===== Information provided =====

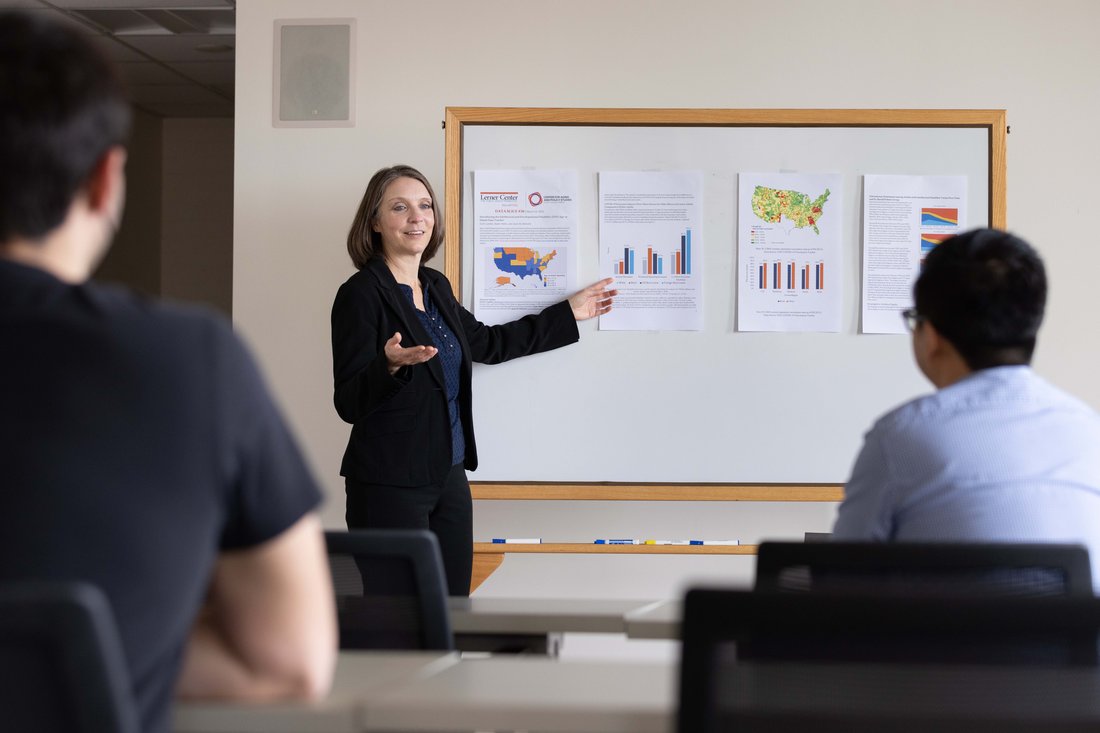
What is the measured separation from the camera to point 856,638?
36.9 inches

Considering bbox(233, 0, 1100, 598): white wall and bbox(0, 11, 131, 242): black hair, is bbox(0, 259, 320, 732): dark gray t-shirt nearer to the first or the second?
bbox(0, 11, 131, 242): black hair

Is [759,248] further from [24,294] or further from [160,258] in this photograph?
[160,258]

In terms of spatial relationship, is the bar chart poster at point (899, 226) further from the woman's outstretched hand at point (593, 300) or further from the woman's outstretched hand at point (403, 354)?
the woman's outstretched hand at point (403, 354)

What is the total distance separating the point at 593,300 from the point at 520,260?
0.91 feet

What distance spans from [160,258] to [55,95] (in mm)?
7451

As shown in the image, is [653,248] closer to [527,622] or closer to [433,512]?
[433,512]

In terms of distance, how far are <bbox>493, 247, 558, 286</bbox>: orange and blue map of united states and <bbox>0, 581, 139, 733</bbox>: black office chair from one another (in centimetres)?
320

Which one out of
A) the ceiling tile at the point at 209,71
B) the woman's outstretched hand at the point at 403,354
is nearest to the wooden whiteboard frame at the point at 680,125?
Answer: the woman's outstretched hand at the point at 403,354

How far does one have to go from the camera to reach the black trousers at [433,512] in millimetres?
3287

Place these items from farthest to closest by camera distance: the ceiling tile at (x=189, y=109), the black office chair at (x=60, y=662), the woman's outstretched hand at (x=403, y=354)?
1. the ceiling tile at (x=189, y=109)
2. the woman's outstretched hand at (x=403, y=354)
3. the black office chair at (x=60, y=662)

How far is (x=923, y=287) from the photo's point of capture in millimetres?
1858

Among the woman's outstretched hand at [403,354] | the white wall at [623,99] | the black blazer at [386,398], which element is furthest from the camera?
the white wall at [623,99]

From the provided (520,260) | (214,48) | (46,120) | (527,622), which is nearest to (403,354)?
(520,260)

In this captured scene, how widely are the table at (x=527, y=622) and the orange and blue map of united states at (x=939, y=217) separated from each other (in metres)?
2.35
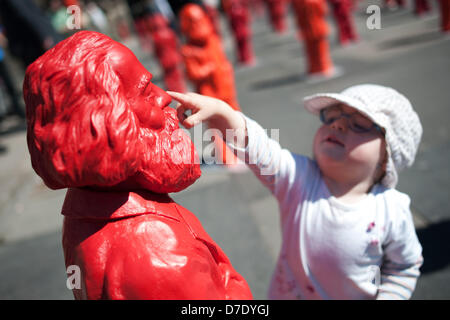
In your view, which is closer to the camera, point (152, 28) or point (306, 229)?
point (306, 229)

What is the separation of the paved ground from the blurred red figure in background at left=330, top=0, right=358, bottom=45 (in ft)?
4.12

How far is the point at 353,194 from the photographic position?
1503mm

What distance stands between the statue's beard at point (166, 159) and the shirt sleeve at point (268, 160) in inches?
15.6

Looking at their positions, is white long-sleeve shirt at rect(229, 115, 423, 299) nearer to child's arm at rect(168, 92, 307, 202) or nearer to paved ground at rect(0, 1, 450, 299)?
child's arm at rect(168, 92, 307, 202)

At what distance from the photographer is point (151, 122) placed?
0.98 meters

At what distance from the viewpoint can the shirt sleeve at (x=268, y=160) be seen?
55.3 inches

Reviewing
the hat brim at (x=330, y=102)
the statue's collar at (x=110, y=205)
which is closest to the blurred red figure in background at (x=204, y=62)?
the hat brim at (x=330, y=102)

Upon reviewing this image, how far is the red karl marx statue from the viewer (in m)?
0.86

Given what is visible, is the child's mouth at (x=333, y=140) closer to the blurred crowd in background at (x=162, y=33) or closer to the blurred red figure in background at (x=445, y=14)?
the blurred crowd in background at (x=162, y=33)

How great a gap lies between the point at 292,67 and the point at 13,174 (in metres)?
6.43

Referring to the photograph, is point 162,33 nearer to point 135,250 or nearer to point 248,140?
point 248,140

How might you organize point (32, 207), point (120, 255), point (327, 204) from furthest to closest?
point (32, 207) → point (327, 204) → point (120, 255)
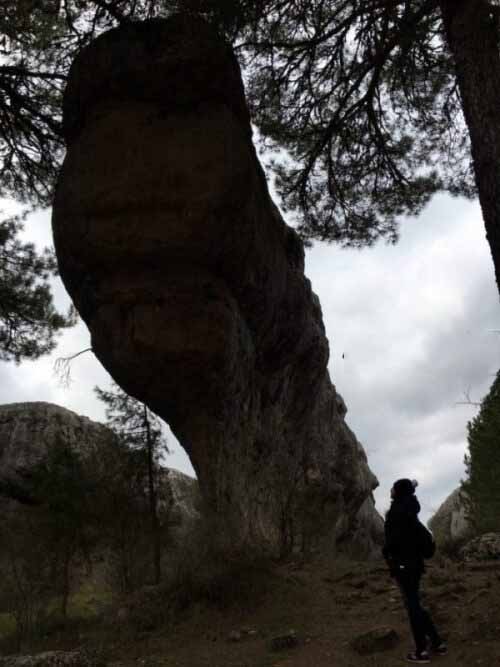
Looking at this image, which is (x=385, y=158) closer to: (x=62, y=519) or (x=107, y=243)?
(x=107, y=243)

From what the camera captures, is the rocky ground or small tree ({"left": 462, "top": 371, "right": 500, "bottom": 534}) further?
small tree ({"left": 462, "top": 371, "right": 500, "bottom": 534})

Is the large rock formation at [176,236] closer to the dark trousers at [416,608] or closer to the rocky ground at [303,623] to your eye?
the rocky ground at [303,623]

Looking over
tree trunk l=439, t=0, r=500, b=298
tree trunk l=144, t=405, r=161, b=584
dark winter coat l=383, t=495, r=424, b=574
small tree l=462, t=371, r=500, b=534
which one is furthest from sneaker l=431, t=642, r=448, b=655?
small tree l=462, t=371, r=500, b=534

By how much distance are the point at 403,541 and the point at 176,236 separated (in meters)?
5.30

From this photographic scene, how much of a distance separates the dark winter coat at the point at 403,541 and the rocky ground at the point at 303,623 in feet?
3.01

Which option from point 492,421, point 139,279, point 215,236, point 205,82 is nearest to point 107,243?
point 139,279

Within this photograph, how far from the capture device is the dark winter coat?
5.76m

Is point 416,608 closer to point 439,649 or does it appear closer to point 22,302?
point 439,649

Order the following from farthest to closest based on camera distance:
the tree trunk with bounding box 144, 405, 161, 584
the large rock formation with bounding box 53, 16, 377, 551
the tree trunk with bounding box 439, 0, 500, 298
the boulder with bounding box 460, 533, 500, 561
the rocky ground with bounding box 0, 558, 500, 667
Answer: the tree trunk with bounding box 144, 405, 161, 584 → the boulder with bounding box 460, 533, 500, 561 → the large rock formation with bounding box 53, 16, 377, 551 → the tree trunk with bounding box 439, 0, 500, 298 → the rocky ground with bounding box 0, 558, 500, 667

=====

## Exercise aim
Copy every one of the saved data entries above word for word, leaving out the pictures.

## Response
What is the measured separation from the camera to point 856,638?
36.9 inches

Considering bbox(233, 0, 1100, 598): white wall and bbox(0, 11, 131, 242): black hair, is bbox(0, 259, 320, 732): dark gray t-shirt nearer to the first or the second?
bbox(0, 11, 131, 242): black hair

Is [759,248] further from [24,294] or further from [160,258] in this photograph?
[160,258]

In terms of spatial relationship, is the bar chart poster at point (899, 226) further from the woman's outstretched hand at point (593, 300) or further from the woman's outstretched hand at point (403, 354)?
the woman's outstretched hand at point (403, 354)

What is the total distance separating the point at 593,300 from the point at 520,260?
0.91 feet

What distance spans from [160,258] to [55,95] (in mm)?
7451

As shown in the image, is [653,248] closer to [527,622] or closer to [433,512]?
[433,512]

In terms of distance, how far are <bbox>493, 247, 558, 286</bbox>: orange and blue map of united states and <bbox>0, 581, 139, 733</bbox>: black office chair from one another (in centimetres)?
320

Which one out of
A) the ceiling tile at the point at 209,71
B) the woman's outstretched hand at the point at 403,354
is nearest to the wooden whiteboard frame at the point at 680,125?
Answer: the woman's outstretched hand at the point at 403,354

How far does one have to go from the camera to reach the black trousers at [433,512] in millimetres?
3287

Place these items from farthest to closest by camera distance: the ceiling tile at (x=189, y=109), the black office chair at (x=60, y=662), the woman's outstretched hand at (x=403, y=354)?
1. the ceiling tile at (x=189, y=109)
2. the woman's outstretched hand at (x=403, y=354)
3. the black office chair at (x=60, y=662)

How far is (x=923, y=287) from the photo's point of capture in millimetres?
1858

Among the woman's outstretched hand at [403,354] | the white wall at [623,99] | the black blazer at [386,398], which element is furthest from the camera?
the white wall at [623,99]

From the provided (520,260) | (214,48) | (46,120) | (527,622), which is nearest to (403,354)?
(520,260)

In this captured scene, how widely are the table at (x=527, y=622) and the orange and blue map of united states at (x=939, y=217) separated from each other (in metres)?
2.35
In your view, which is closer to the camera, point (152, 28) or point (306, 229)?
point (306, 229)

What is the separation of the paved ground from the blurred red figure in background at left=330, top=0, right=358, bottom=45 (in ft)?
4.12

How far is the point at 353,194 from the photographic position?
1503mm

What distance stands between the statue's beard at point (166, 159) and the shirt sleeve at point (268, 160) in inches?
15.6

Looking at their positions, is white long-sleeve shirt at rect(229, 115, 423, 299) nearer to child's arm at rect(168, 92, 307, 202) or nearer to paved ground at rect(0, 1, 450, 299)?
child's arm at rect(168, 92, 307, 202)

At what distance from the photographer is point (151, 122) placed?
0.98 meters

At what distance from the viewpoint can the shirt sleeve at (x=268, y=160) be seen?
55.3 inches

Reviewing
the hat brim at (x=330, y=102)
the statue's collar at (x=110, y=205)
which is closest to the blurred red figure in background at (x=204, y=62)?
the hat brim at (x=330, y=102)

Upon reviewing this image, how far is the red karl marx statue from the viewer (in m)?
0.86

Given what is visible, is the child's mouth at (x=333, y=140) closer to the blurred crowd in background at (x=162, y=33) or closer to the blurred red figure in background at (x=445, y=14)?
the blurred crowd in background at (x=162, y=33)

How great a gap lies between the point at 292,67 and the point at 13,174 (in metres)?
6.43

Referring to the photograph, is point 162,33 nearer to point 135,250 or nearer to point 248,140?
point 248,140

How might you organize point (32, 207), point (120, 255), point (327, 204) from furthest to closest?
point (32, 207) → point (327, 204) → point (120, 255)
Looking at this image, which is (x=385, y=158) closer to: (x=62, y=519) or (x=107, y=243)?
(x=107, y=243)

From what the camera captures, is the rocky ground or small tree ({"left": 462, "top": 371, "right": 500, "bottom": 534}) further?
small tree ({"left": 462, "top": 371, "right": 500, "bottom": 534})

Is the large rock formation at [176,236] closer to the dark trousers at [416,608] or closer to the rocky ground at [303,623] to your eye?
the rocky ground at [303,623]

Looking over
tree trunk l=439, t=0, r=500, b=298
tree trunk l=144, t=405, r=161, b=584
dark winter coat l=383, t=495, r=424, b=574
small tree l=462, t=371, r=500, b=534
which one is furthest from sneaker l=431, t=642, r=448, b=655?
small tree l=462, t=371, r=500, b=534

By how much distance are the point at 403,541 and the point at 176,236 separated (in meters)?
5.30

From this photographic scene, how much of a distance separates the dark winter coat at the point at 403,541 and the rocky ground at the point at 303,623 in feet?
3.01

Which option from point 492,421, point 139,279, point 215,236, point 205,82 is nearest to point 107,243?
point 139,279

Within this photograph, how far from the capture device is the dark winter coat?
5.76m

Is point 416,608 closer to point 439,649 or does it appear closer to point 22,302?
point 439,649

Order the following from farthest to closest based on camera distance:
the tree trunk with bounding box 144, 405, 161, 584
the large rock formation with bounding box 53, 16, 377, 551
the tree trunk with bounding box 439, 0, 500, 298
the boulder with bounding box 460, 533, 500, 561
the rocky ground with bounding box 0, 558, 500, 667
Answer: the tree trunk with bounding box 144, 405, 161, 584 → the boulder with bounding box 460, 533, 500, 561 → the large rock formation with bounding box 53, 16, 377, 551 → the tree trunk with bounding box 439, 0, 500, 298 → the rocky ground with bounding box 0, 558, 500, 667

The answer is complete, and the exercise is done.